The Brain Trust judges rappers on the grounds of their artistic execution (lyrical ability, flow), commercial success (charting hits, radio spins, album sales), cultural impact (business acumen, ushering in other big artists), digital metrics (Facebook page likes, Twitter followers, new songs on mixtapes), buzz and other intangibles.
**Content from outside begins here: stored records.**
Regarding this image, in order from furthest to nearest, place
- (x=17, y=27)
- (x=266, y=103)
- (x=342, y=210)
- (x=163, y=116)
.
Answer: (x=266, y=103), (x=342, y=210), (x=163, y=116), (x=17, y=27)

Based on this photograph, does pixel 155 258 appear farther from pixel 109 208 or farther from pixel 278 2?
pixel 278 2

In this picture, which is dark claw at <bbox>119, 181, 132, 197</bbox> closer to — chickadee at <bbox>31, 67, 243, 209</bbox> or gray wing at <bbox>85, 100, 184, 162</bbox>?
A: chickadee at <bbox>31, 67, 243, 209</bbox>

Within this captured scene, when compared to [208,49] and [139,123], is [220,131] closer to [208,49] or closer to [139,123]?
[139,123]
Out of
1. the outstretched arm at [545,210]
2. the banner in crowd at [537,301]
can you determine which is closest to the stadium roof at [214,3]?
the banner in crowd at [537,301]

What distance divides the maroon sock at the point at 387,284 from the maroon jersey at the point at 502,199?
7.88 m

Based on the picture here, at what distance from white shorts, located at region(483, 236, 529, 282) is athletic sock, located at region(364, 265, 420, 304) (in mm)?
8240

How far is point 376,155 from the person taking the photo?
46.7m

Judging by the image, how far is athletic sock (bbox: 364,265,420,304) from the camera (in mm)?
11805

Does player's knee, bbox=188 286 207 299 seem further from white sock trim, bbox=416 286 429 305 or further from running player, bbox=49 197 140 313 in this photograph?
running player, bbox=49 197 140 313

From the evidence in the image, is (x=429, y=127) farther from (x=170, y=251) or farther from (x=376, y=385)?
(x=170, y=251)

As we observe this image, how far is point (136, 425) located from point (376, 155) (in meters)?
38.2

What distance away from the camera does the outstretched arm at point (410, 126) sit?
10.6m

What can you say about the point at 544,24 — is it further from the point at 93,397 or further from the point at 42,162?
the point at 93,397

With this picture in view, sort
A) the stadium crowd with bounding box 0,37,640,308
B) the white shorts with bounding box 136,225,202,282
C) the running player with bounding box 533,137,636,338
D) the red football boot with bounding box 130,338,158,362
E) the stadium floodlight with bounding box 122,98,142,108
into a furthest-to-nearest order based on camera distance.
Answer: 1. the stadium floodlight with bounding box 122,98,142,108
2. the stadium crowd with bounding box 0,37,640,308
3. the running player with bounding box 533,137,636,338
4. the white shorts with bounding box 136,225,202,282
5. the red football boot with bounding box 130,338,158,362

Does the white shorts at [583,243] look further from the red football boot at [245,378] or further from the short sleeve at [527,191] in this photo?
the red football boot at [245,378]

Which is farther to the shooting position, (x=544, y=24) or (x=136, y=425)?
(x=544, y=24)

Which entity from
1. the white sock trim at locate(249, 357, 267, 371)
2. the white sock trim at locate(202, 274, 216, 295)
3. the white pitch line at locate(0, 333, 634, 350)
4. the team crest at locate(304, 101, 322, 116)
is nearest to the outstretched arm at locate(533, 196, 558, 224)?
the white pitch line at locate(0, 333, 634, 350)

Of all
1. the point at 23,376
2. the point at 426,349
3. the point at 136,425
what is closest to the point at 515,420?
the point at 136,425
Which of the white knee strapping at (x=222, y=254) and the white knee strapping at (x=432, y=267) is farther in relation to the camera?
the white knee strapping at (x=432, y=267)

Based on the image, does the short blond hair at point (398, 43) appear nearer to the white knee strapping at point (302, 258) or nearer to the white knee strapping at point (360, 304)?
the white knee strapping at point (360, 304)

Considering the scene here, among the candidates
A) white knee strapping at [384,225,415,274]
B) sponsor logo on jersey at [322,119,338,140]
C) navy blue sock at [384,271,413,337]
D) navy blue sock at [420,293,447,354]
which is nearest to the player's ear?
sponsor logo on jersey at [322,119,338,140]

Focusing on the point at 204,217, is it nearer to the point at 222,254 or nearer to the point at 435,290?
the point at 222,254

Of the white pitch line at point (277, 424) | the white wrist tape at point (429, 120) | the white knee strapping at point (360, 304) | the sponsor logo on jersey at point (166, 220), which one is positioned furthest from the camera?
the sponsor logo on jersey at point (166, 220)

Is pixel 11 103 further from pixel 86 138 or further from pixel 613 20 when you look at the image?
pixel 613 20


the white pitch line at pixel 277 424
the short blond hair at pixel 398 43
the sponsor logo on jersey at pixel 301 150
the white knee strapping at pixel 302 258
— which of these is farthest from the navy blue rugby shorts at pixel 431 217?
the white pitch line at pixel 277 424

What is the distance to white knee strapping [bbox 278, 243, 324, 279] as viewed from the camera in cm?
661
In order to be eligible to be included in the list an artist must have actively released music that year.

==Hottest MC in the Game recipients==
Legend
1. °: New entry
2. ↑: Up / Re-entry
3. ↓: Down
4. -: Same

===2007===
Source:
1. ° Lil Wayne
2. ° T.I.
3. ° The Game
4. ° André 3000
5. ° Kanye West
6. ° Young Jeezy
7. ° Jay Z
8. ° 50 Cent
9. ° Common
10. ° Jim Jones

===2008===
Sources:
1. ↑ Kanye West
2. ↑ Jay Z
3. ↓ Lil Wayne
4. ° Rick Ross
5. ° Snoop Dogg
6. ↑ 50 Cent
7. ° Lupe Fiasco
8. ↓ Young Jeezy
9. ↓ André 3000
10. ↓ T.I.

===2009===
Sources:
1. ↑ Jay Z
2. ↑ Lil Wayne
3. ° Drake
4. ↓ Kanye West
5. ↓ Rick Ross
6. ° Gucci Mane
7. ↑ Young Jeezy
8. ° Fabolous
9. ↓ 50 Cent
10. ° Raekwon

===2010===
Sources:
1. ° Eminem
2. ↓ Jay Z
3. ↑ Kanye West
4. ↓ Drake
5. - Rick Ross
6. ° Nicki Minaj
7. ↓ Lil Wayne
8. ° Waka Flocka Flame
9. ° B.o.B
10. ° Ludacris

===2011===
Source:
1. ↑ Rick Ross
2. ↑ Drake
3. - Kanye West
4. ↑ Nicki Minaj
5. ↑ Lil Wayne
6. ↓ Jay Z
7. ° Meek Mill
8. ° Big Sean
9. ° Wiz Khalifa
10. ° Wale

===2012===
1. ° Kendrick Lamar
2. ° 2 Chainz
3. ↓ Rick Ross
4. ° Nas
5. ↓ Drake
6. ↑ Big Sean
7. ↓ Kanye West
8. ° ASAP Rocky
9. ° Future
10. ↓ Meek Mill

===2016===
Sources:
1. ↑ Kanye West
2. ↑ Drake
3. ° Chance the Rapper
4. ° Travis Scott
5. ° Young Thug
6. ↑ Future
7. ° YG
8. ↓ Kendrick Lamar
9. ° Lil Uzi Vert
10. ° 21 Savage

==Annual Hottest MC chart==

| Position | Top MC | Year inducted | Appearances | Peak ranking |
|---|---|---|---|---|
| 1 | Kanye West | 2007 | 7 | 1 |
| 2 | Lil Wayne | 2007 | 5 | 1 |
| 3 | Jay Z | 2007 | 5 | 1 |
| 4 | Rick Ross | 2008 | 5 | 1 |
| 5 | Kendrick Lamar | 2012 | 2 | 1 |
| 6 | Eminem | 2010 | 1 | 1 |
| 7 | Drake | 2009 | 5 | 2 |
| 8 | T.I. | 2007 | 2 | 2 |
| 9 | 2 Chainz | 2012 | 1 | 2 |
| 10 | Game | 2007 | 1 | 3 |
| 11 | Chance the Rapper | 2016 | 1 | 3 |
| 12 | André 3000 | 2007 | 2 | 4 |
| 12 | Nicki Minaj | 2010 | 2 | 4 |
| 12 | Nas | 2012 | 1 | 4 |
| 12 | Travis Scott | 2016 | 1 | 4 |
| 16 | Snoop Dogg | 2008 | 1 | 5 |
| 16 | Young Thug | 2016 | 1 | 5 |
| 18 | Young Jeezy | 2007 | 3 | 6 |
| 18 | 50 Cent | 2007 | 3 | 6 |
| 18 | Big Sean | 2011 | 2 | 6 |
| 18 | Future | 2012 | 2 | 6 |
| 18 | Gucci Mane | 2009 | 1 | 6 |
| 23 | Meek Mill | 2011 | 2 | 7 |
| 23 | Lupe Fiasco | 2008 | 1 | 7 |
| 23 | YG | 2016 | 1 | 7 |
| 26 | Fabolous | 2009 | 1 | 8 |
| 26 | Waka Flocka Flame | 2010 | 1 | 8 |
| 26 | ASAP Rocky | 2012 | 1 | 8 |
| 29 | Common | 2007 | 1 | 9 |
| 29 | B.o.B | 2010 | 1 | 9 |
| 29 | Wiz Khalifa | 2011 | 1 | 9 |
| 29 | Lil Uzi Vert | 2016 | 1 | 9 |
| 33 | Jim Jones | 2007 | 1 | 10 |
| 33 | Raekwon | 2009 | 1 | 10 |
| 33 | Ludacris | 2010 | 1 | 10 |
| 33 | Wale | 2011 | 1 | 10 |

=== Notes ===
- Kanye West is the only rapper to be on the list every year since its inception. Coincidentally, he is also the only person to be named "Hottest MC" twice (for both 2008 and 2016)
- Nicki Minaj is the only female rapper to be included in the list.
- Lil Wayne, Eminem, and Kendrick Lamar are the only rappers to be named the "Hottest MC" the first time they were included on the list.